NAIROBI, KENYA — Relief officials decry what they see as the insufficient global attention and support being given to millions of people in the Horn of Africa. With few exceptions, the situation is growing worse in the Horn, according to a variety of United Nations and Western relief officials.
"The only hope is in the political sphere," says Angelo Rasanayagam, Sudan desk officer for the UN's High Commissioner for Refugees in Geneva.
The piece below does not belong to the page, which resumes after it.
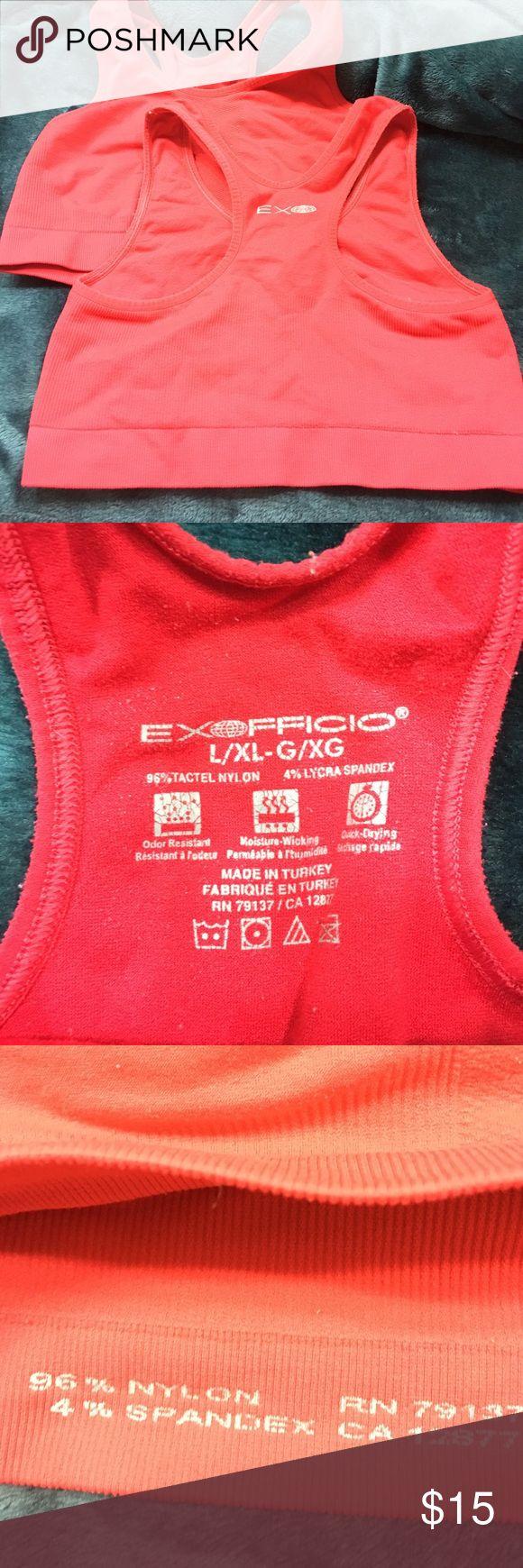 2 Stretchy Exfficio Sports Bras Stretchy Red Sports Bras you get 2. Size is L/XL Exfficio Tops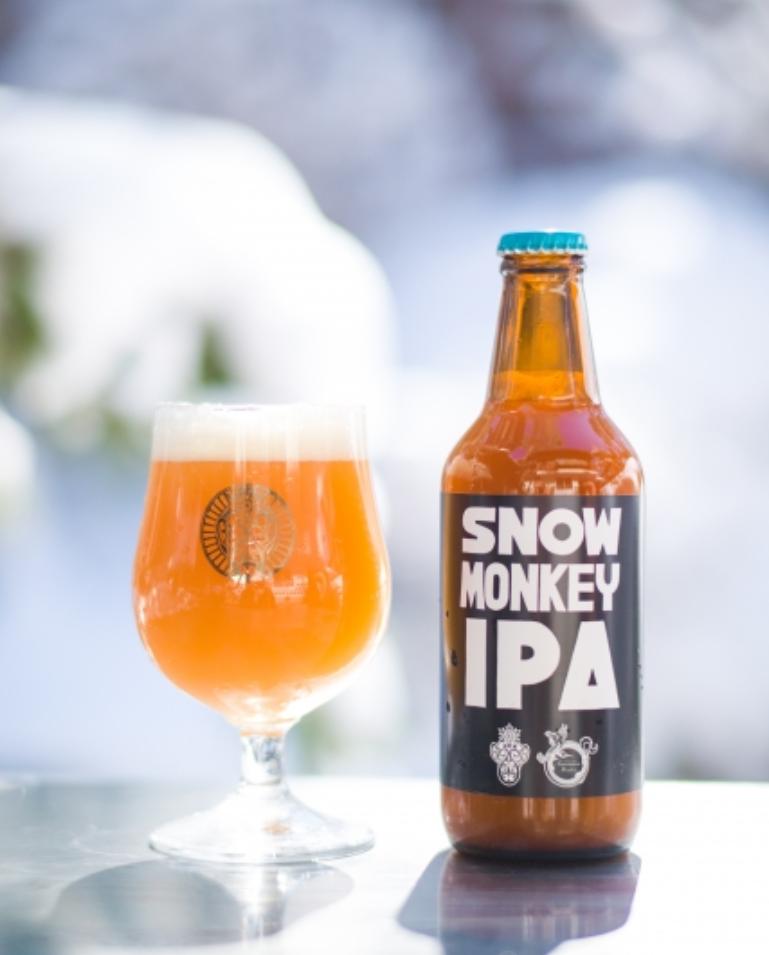 志賀高原ビール(SNOW MONKEY IPA 2020)_イメージ01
By that, he and others say they mean peace and stability in the region.
A look at the region shows:
* Massive flight: Tens of thousands of Ethiopian soldiers and civilians, many of them wounded, are fleeing to Sudan, Kenya, and Djibouti, since Ethiopia's capital, Addis Ababa, was seized by rebels at the end of May.
Hundreds of thousands of Somalis have fled their country since rebels brought down the government in January.
And thousands of Sudanese, who had taken refuge in Ethiopia to escape their own civil war, are now fleeing attacks by Ethiopian rebels and returning home to remote areas of the country where there is little food.
* Hunger and homelessness: The US Committee on Refugees, a private research group, estimates that there are now about 27 million refugees and victims of civil war and drought in the Horn.
There are 9.8 million in Sudan, 8.5 million in Ethiopia, and the entire population of Somalia, 8.4 million people, is considered in need of some form of assistance. Djibouti, with 400,000 residents, has been flooded by 100,000 Ethiopian refugees.
* Civil war: In Somalia, while rebels in the north have declared their region independent, some rebel groups in the south continue fighting each other.
In both Somalia and parts of southern Ethiopia, there is anarchy in regions not controlled by any one rebel group. Civil war continues in Sudan, with renewed government bombing on some southern rebel-held towns.
The tragedy unfolding in the Horn is much larger than that of the Kurds in Iraq, says Frank Verhagen, a senior UN relief official. "It affects more people, and over larger areas, yet it has received little assistance."